The term data quality is used to describe the correctness, reliability, and usability of datasets. Data scientists and business analysts often determine the quality of a dataset by its trustworthiness and completeness. But what information might be needed to differentiate between good vs bad data? How quickly can data quality issues be identified and explored? More importantly, how can metadata enable data scientists to make better sense of the high volume of data within their organization from a variety of data sources?
To maximize the usefulness of datasets for data-intensive applications, it is critical that metadata is collected, maintained, and shared across the organization. The investment in metadata enables: Data lineage, Data governance, and Data discovery.

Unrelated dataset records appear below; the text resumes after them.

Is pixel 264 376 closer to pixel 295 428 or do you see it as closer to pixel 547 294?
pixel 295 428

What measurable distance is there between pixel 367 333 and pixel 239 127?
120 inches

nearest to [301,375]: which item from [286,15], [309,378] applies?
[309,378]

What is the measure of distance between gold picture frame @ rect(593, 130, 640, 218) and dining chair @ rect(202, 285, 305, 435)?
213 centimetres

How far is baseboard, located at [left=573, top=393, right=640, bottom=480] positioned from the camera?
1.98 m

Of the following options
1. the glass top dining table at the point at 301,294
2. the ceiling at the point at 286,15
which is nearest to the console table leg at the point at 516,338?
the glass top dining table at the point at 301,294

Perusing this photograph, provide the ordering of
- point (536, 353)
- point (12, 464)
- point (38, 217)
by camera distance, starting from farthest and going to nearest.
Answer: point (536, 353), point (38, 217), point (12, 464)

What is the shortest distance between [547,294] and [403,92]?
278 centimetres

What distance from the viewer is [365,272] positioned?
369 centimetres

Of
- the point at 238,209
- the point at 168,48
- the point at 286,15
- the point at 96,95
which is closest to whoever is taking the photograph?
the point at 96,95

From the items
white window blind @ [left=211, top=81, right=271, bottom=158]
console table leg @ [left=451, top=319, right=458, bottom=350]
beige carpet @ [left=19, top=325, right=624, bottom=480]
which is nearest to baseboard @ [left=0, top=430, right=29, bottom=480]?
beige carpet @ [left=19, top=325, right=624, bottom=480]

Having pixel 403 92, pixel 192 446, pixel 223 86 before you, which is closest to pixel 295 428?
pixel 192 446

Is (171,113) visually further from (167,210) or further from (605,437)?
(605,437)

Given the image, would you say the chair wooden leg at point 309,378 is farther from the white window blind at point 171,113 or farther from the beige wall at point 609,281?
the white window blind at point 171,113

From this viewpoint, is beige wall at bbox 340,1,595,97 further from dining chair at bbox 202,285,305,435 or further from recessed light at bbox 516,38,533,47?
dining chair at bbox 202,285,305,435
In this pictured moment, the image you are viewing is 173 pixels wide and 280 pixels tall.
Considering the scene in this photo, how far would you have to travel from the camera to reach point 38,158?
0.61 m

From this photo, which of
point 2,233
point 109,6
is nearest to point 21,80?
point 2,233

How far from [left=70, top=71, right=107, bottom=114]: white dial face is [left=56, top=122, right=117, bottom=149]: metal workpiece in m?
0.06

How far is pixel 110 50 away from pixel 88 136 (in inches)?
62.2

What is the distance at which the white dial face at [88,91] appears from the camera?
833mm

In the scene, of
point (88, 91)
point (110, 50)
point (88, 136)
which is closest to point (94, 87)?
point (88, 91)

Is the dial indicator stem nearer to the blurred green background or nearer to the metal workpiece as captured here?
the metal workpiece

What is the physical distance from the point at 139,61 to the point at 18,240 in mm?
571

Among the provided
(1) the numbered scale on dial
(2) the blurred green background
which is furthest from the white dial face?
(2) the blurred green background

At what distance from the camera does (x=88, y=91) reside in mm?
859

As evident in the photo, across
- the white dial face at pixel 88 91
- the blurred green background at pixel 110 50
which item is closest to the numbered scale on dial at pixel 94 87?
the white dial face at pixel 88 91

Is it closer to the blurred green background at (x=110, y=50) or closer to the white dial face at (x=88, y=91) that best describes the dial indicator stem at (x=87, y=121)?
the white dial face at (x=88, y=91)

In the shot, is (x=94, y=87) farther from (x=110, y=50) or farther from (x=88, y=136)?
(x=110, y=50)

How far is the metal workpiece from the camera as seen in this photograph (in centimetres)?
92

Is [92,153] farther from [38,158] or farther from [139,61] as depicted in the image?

Machine Learning (ML) jobs, just another type of data-intensive application, would benefit from metadata as well. But unlike most software projects which use established tools for maintaining quality, ML projects have fewer safeguards to prevent defects. Marquez helps fill the tooling gap available for ML jobs by tracking the relationships between training jobs, input datasets, and ML models. Marquez also links the different variations of training jobs which can grow wildly due to experimentation and hyperparameter optimization. Data lineage tracking in Marquez also reveals unexpected changes in upstream data dependencies which can harm model performance and be time consuming to debug.
In this talk, we introduce Marquez: an open source metadata service for the collection, aggregation, and visualization of a data ecosystem’s metadata. We will demonstrate how metadata management with Marquez helps maintain high model performance and prevent quality issues.